Task details = Return all of the records below word for word, keeping every line unchanged.
** BEGIN Dataset extract **
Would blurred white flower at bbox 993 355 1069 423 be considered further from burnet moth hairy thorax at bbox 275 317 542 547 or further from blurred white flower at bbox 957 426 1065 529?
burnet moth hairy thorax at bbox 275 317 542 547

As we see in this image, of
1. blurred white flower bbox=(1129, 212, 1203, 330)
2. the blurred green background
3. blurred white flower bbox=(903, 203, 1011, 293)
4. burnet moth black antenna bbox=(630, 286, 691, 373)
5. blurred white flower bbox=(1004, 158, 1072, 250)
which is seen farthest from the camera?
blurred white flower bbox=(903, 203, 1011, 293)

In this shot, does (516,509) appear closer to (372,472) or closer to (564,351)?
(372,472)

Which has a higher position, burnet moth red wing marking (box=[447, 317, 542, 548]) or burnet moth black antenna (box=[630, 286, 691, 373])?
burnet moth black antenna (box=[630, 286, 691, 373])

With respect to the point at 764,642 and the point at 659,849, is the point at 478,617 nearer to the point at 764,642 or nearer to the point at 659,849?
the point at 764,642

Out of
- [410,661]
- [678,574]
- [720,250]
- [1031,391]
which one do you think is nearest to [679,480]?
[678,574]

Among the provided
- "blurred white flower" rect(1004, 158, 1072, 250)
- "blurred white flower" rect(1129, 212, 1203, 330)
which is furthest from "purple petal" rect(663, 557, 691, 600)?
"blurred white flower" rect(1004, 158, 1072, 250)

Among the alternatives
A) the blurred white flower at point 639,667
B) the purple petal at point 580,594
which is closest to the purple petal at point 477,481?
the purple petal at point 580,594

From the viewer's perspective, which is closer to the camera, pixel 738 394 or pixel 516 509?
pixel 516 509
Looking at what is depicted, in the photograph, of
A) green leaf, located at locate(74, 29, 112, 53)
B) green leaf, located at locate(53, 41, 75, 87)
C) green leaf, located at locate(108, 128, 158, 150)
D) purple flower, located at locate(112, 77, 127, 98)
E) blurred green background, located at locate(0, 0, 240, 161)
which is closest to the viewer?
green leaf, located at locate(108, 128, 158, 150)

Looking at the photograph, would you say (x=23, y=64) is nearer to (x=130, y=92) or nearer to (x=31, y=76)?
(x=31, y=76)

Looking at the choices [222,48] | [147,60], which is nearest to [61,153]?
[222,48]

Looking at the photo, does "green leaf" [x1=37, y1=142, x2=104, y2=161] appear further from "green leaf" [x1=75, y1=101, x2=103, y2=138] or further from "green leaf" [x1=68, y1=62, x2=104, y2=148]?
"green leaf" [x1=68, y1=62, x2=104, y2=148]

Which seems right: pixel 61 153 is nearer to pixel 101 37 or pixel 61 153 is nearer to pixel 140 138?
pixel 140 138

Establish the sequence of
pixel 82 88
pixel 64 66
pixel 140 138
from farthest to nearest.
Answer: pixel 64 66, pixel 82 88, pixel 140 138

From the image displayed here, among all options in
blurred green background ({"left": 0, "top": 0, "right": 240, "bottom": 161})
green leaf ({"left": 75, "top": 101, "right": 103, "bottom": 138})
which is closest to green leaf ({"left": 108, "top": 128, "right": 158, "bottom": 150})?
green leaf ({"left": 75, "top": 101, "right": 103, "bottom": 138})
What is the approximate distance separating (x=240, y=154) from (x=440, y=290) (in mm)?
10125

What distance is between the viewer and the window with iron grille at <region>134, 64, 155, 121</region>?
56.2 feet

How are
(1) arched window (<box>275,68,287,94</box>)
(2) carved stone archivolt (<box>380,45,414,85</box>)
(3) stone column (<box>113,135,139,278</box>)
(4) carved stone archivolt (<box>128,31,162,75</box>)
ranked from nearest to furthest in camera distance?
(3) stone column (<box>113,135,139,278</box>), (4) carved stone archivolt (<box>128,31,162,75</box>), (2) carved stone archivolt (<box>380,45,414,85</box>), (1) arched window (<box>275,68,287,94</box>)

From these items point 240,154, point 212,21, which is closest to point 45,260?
** END Dataset extract **
Solution for this task =
Would blurred white flower at bbox 993 355 1069 423 be considered further from burnet moth hairy thorax at bbox 275 317 542 547 or further from blurred white flower at bbox 957 426 1065 529?
burnet moth hairy thorax at bbox 275 317 542 547

As we see in this image, of
1. blurred white flower bbox=(1129, 212, 1203, 330)
2. the blurred green background
3. blurred white flower bbox=(903, 203, 1011, 293)
4. burnet moth black antenna bbox=(630, 286, 691, 373)
5. blurred white flower bbox=(1004, 158, 1072, 250)
which is seen farthest from the camera?
blurred white flower bbox=(903, 203, 1011, 293)

In this shot, does (516,509) appear closer to (372,472) or closer to (564,351)?
(372,472)

Which has a higher position, burnet moth red wing marking (box=[447, 317, 542, 548]) or burnet moth black antenna (box=[630, 286, 691, 373])?
burnet moth black antenna (box=[630, 286, 691, 373])

With respect to the point at 764,642 and the point at 659,849, is the point at 478,617 nearer to the point at 764,642 or nearer to the point at 659,849?
the point at 764,642

Out of
- [410,661]
- [678,574]
- [720,250]
- [1031,391]
which one do you think is nearest to [679,480]?
[678,574]

Among the provided
- "blurred white flower" rect(1004, 158, 1072, 250)
- "blurred white flower" rect(1129, 212, 1203, 330)
which is furthest from "purple petal" rect(663, 557, 691, 600)?
"blurred white flower" rect(1004, 158, 1072, 250)

Among the alternatives
A) the blurred white flower at point 639,667
B) the purple petal at point 580,594
which is closest to the purple petal at point 477,481?
the purple petal at point 580,594

From the viewer's perspective, which is closer to the camera, pixel 738 394 or pixel 516 509?
pixel 516 509
Looking at what is depicted, in the photograph, of
A) green leaf, located at locate(74, 29, 112, 53)
B) green leaf, located at locate(53, 41, 75, 87)
C) green leaf, located at locate(108, 128, 158, 150)
D) purple flower, located at locate(112, 77, 127, 98)
E) blurred green background, located at locate(0, 0, 240, 161)
which is closest to the viewer?
green leaf, located at locate(108, 128, 158, 150)

Looking at the photograph, would you say (x=23, y=64) is nearer to (x=130, y=92) or nearer to (x=31, y=76)?
(x=31, y=76)

Looking at the choices [222,48] | [147,60], which is nearest to [61,153]?
[222,48]

Looking at the photo, does "green leaf" [x1=37, y1=142, x2=104, y2=161] appear further from "green leaf" [x1=75, y1=101, x2=103, y2=138] or further from "green leaf" [x1=68, y1=62, x2=104, y2=148]?
"green leaf" [x1=68, y1=62, x2=104, y2=148]

Which seems right: pixel 61 153 is nearer to pixel 101 37 or pixel 61 153 is nearer to pixel 140 138?
pixel 140 138

Establish the sequence of
pixel 82 88
pixel 64 66
pixel 140 138
from farthest to nearest.
Answer: pixel 64 66, pixel 82 88, pixel 140 138

From the image displayed here, among all options in
blurred green background ({"left": 0, "top": 0, "right": 240, "bottom": 161})
green leaf ({"left": 75, "top": 101, "right": 103, "bottom": 138})
which is closest to green leaf ({"left": 108, "top": 128, "right": 158, "bottom": 150})?
green leaf ({"left": 75, "top": 101, "right": 103, "bottom": 138})
What is the approximate distance separating (x=240, y=154) from (x=440, y=290) (in mm)?
10125

What distance is between the viewer and the window with iron grille at <region>134, 64, 155, 121</region>?
56.2 feet

How are
(1) arched window (<box>275,68,287,94</box>)
(2) carved stone archivolt (<box>380,45,414,85</box>)
(3) stone column (<box>113,135,139,278</box>)
(4) carved stone archivolt (<box>128,31,162,75</box>)
ranked from nearest to furthest in camera distance?
(3) stone column (<box>113,135,139,278</box>), (4) carved stone archivolt (<box>128,31,162,75</box>), (2) carved stone archivolt (<box>380,45,414,85</box>), (1) arched window (<box>275,68,287,94</box>)

From these items point 240,154, point 212,21, which is closest to point 45,260?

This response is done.